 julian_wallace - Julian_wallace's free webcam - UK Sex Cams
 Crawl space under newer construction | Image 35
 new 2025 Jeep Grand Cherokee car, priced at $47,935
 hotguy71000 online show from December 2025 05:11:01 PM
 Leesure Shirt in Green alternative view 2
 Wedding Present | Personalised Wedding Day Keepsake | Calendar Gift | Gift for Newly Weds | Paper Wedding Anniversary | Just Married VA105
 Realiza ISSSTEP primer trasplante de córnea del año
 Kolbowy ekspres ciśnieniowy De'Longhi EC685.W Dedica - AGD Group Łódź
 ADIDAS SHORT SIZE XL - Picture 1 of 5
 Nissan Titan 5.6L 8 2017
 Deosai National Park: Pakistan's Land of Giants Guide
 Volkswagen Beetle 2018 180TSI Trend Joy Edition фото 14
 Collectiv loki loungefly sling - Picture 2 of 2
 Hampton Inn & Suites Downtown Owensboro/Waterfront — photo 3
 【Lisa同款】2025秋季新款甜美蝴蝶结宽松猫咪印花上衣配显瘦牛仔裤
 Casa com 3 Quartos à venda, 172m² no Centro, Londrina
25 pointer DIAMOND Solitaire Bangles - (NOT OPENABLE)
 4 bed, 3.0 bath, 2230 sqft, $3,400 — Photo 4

=== Required work ===
Can you give all the records above again, swapping every "Picture" for "Image" and leaving everything else untouched?

=== Task result ===
 julian_wallace - Julian_wallace's free webcam - UK Sex Cams
 Crawl space under newer construction | Image 35
 new 2025 Jeep Grand Cherokee car, priced at $47,935
 hotguy71000 online show from December 2025 05:11:01 PM
 Leesure Shirt in Green alternative view 2
 Wedding Present | Personalised Wedding Day Keepsake | Calendar Gift | Gift for Newly Weds | Paper Wedding Anniversary | Just Married VA105
 Realiza ISSSTEP primer trasplante de córnea del año
 Kolbowy ekspres ciśnieniowy De'Longhi EC685.W Dedica - AGD Group Łódź
 ADIDAS SHORT SIZE XL - Image 1 of 5
 Nissan Titan 5.6L 8 2017
 Deosai National Park: Pakistan's Land of Giants Guide
 Volkswagen Beetle 2018 180TSI Trend Joy Edition фото 14
 Collectiv loki loungefly sling - Image 2 of 2
 Hampton Inn & Suites Downtown Owensboro/Waterfront — photo 3
 【Lisa同款】2025秋季新款甜美蝴蝶结宽松猫咪印花上衣配显瘦牛仔裤
 Casa com 3 Quartos à venda, 172m² no Centro, Londrina
25 pointer DIAMOND Solitaire Bangles - (NOT OPENABLE)
 4 bed, 3.0 bath, 2230 sqft, $3,400 — Photo 4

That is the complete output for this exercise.